A variety of booths featuring hunting, fishing, travel and an assortment of other outdoor-related vendors will pack the Claremore Expo Center’s Expo Hall and Indoor Arena for two days, giving the biggest outdoor fans a chance to explore things that will make their outdoor adventures better than ever.

One of the biggest draws to Outdoor Sporting Expo is the celebrity lineup, which includes professional archer Randy Oitker from the Outdoor Channel and Guinness World Record holder. Oitker’s appearance is presented by Bill’s Sporting Goods.

Other celebrities are bassmaster angler Terry Butcher, bow hunter and outdoor writer Eddie Claypool, Lincoln Tapp, teenage hunter from YoungWild.TV, champion noodlers Colby & Terry Morrow and crappie expert Dale York.

Attendees can also enjoy buck scoring by Jonti Aldrich, bass tub demos with Chuck Deveraux and encore seminars with America’s favorite whitetail deer hunter Roger Raglin.

New to the Outdoor Sporting Expo is an adult and youth 3D archery competition. Children can experience archery fun of their own with the hands-on Right On Target -Archery in Schools Program, as well as participate in a catch-and-release fishing pond and sling shots among others.

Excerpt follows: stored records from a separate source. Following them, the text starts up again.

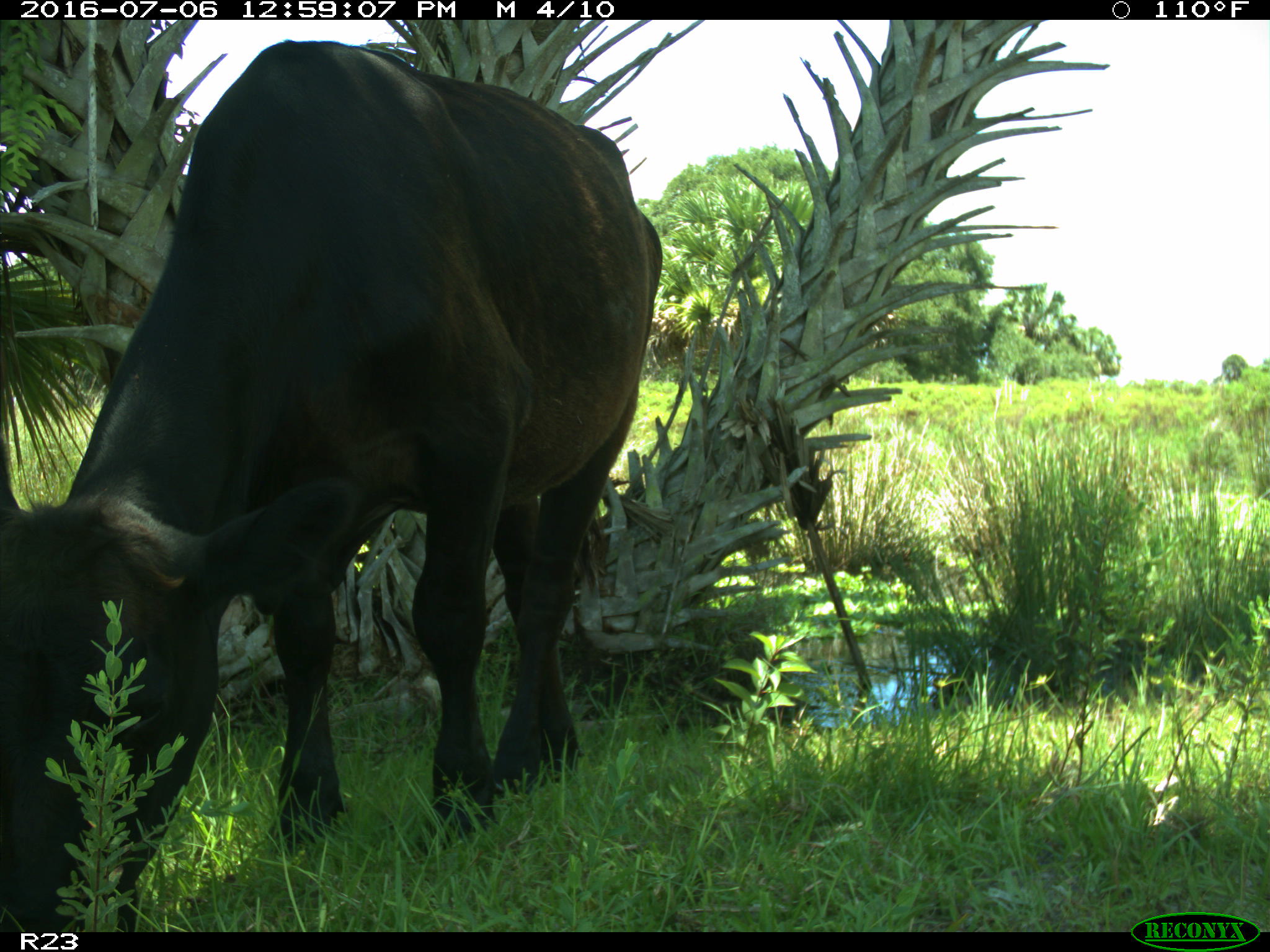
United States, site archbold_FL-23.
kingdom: Animalia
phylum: Chordata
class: Mammalia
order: Artiodactyla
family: Bovidae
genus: Bos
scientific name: Bos taurus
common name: domestic cow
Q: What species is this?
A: Bos taurus (domestic cow).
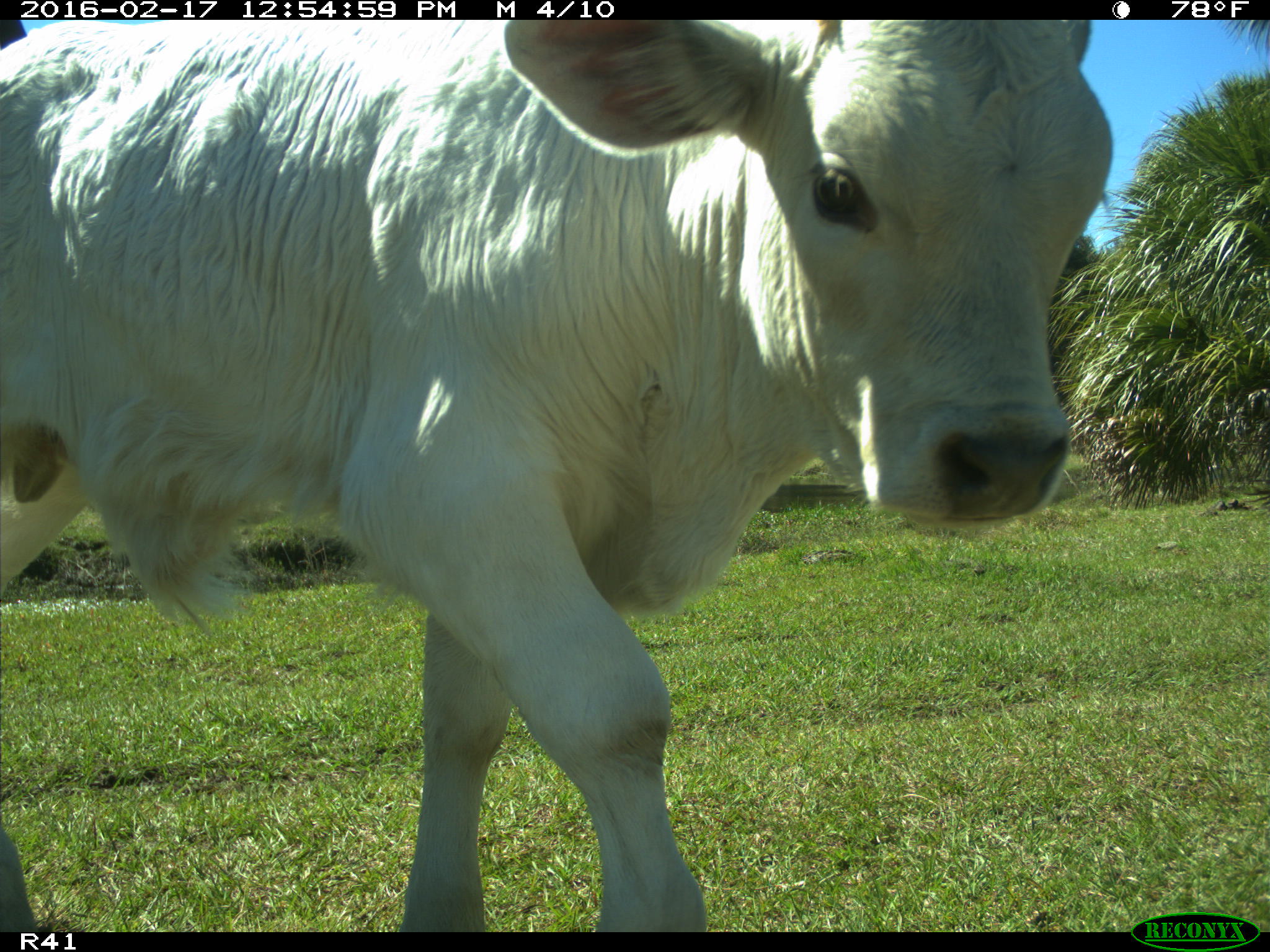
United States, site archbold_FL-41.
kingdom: Animalia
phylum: Chordata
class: Mammalia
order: Artiodactyla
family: Bovidae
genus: Bos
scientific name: Bos taurus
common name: domestic cow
Bos taurus (domestic cow).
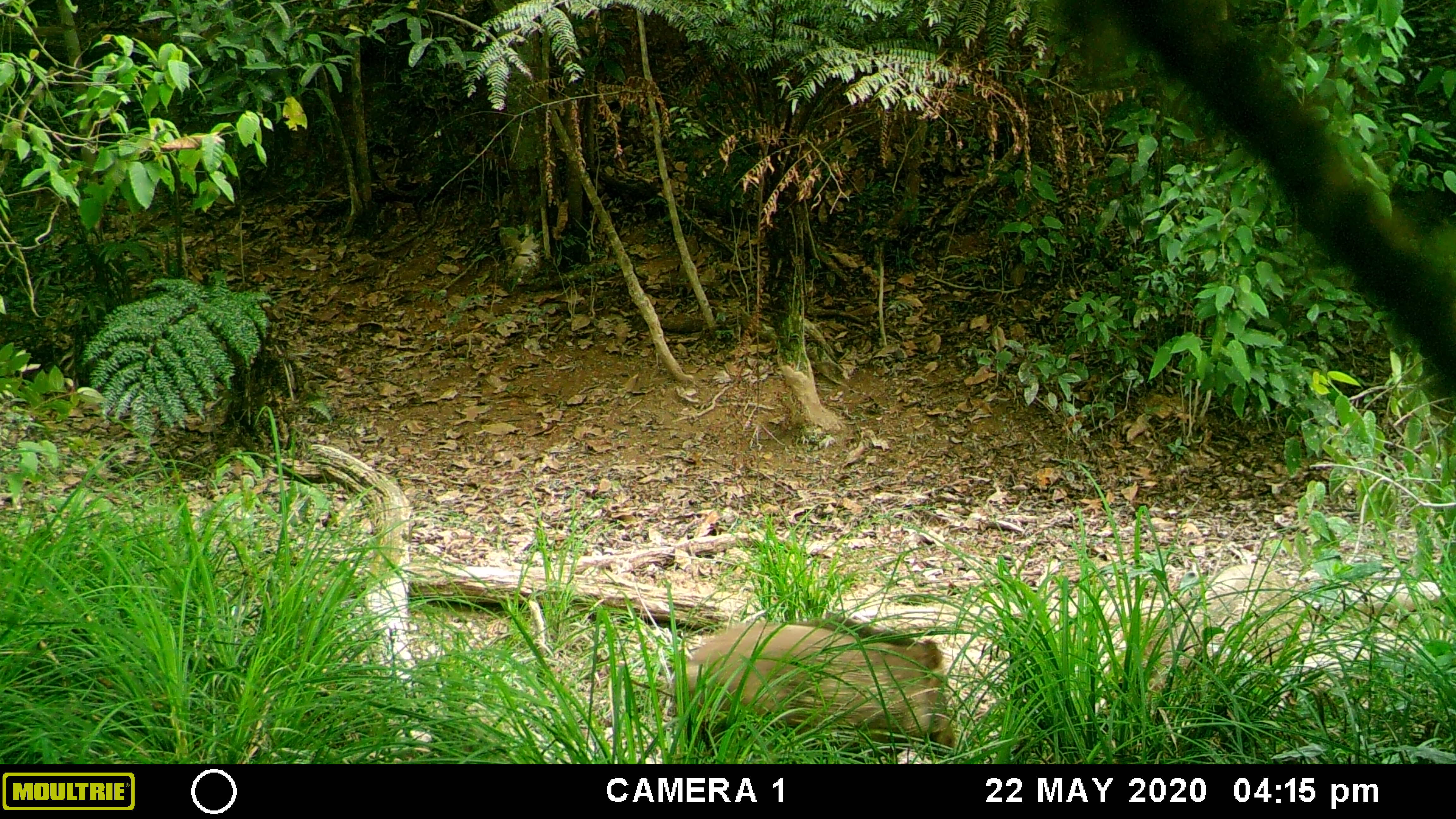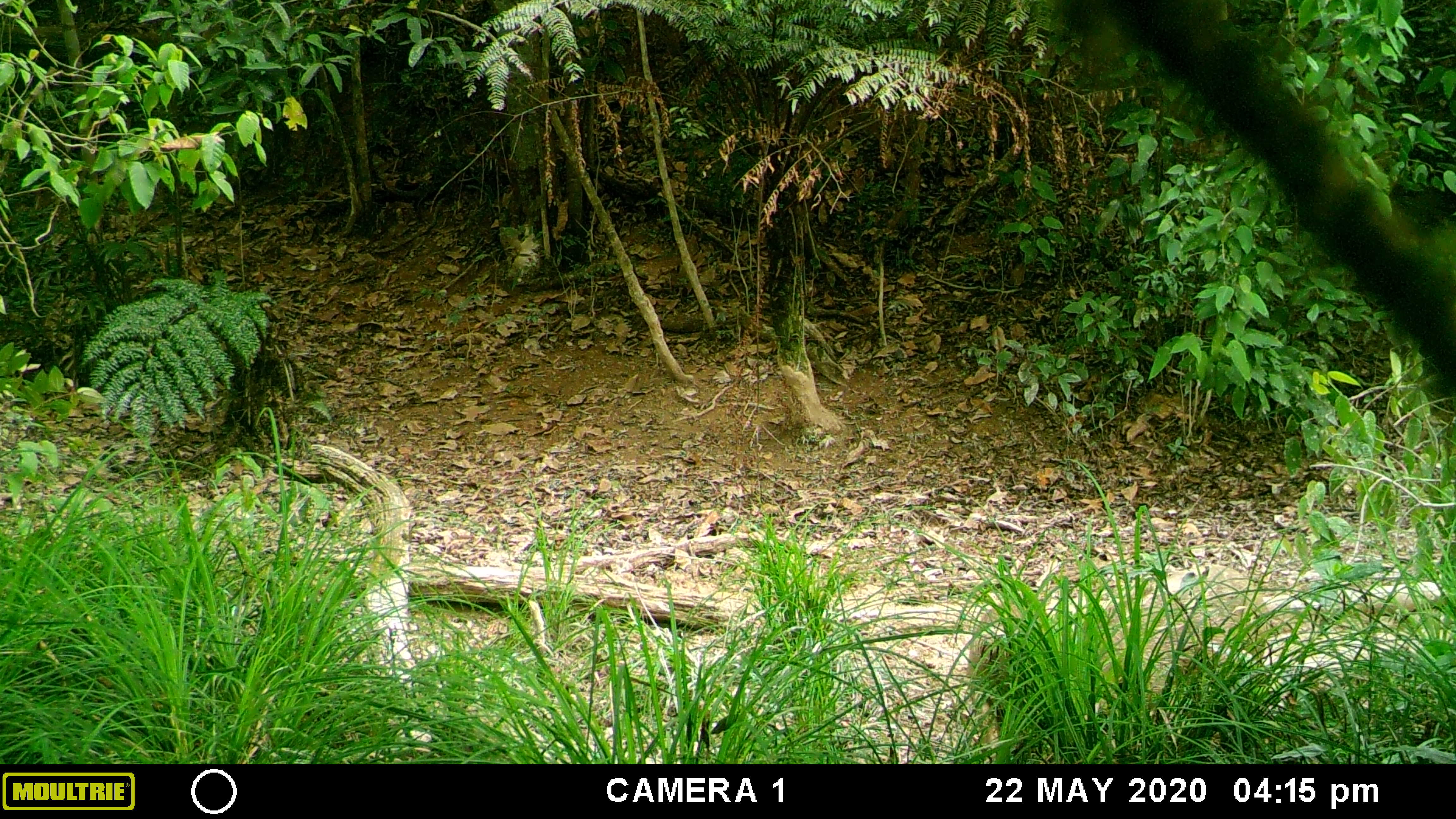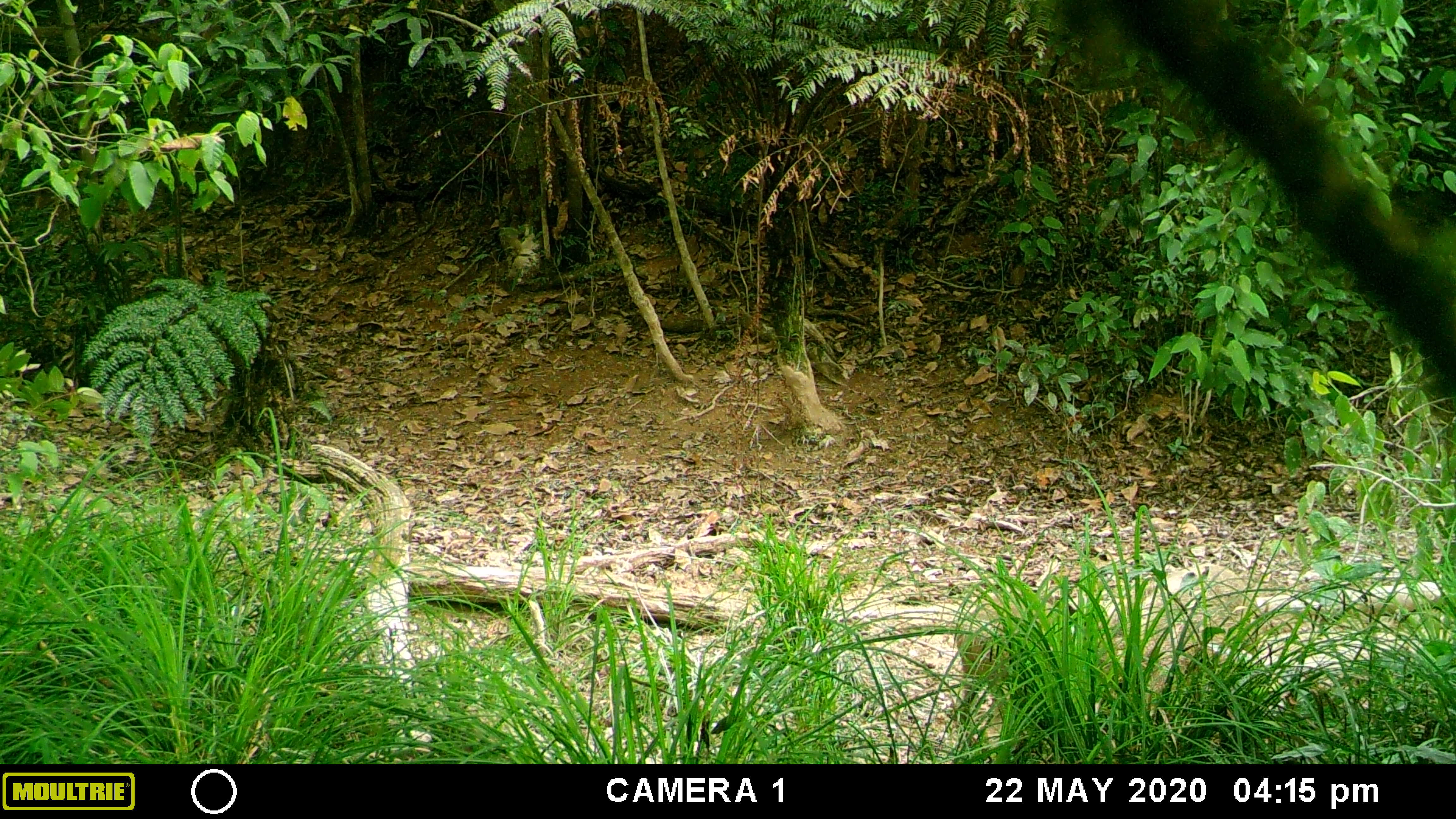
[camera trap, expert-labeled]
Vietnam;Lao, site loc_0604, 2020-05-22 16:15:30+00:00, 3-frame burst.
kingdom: Animalia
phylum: Chordata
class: Mammalia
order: Artiodactyla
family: Suidae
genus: Sus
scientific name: Sus scrofa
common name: eurasian wild pig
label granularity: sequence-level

Admission is $10 per adult with a discounted price of $6 for veterans, seniors 65 and older and youth. Children 10 years old and younger get into the show for free with an adult. Families who attend Sunday will enjoy the half-price Family Day promotion.

Show hours are 9 a.m. to 8 p.m. Saturday, and 10 a.m. to 5 p.m. Sunday.

Outdoor Sporting Expo is sponsored by Hillcrest Hospital Claremore, Grand River Dam Authority, Tulsa RV Sales & Services, Suburban Chevrolet, Nabatak Outdoors, RCB Bank, Bill’s Sporting Goods and Bennett’s Route 66 Pharmacy.

The Expo is hosted by Claremore Main Street, Claremore Chamber of Commerce and Claremore Expo Center.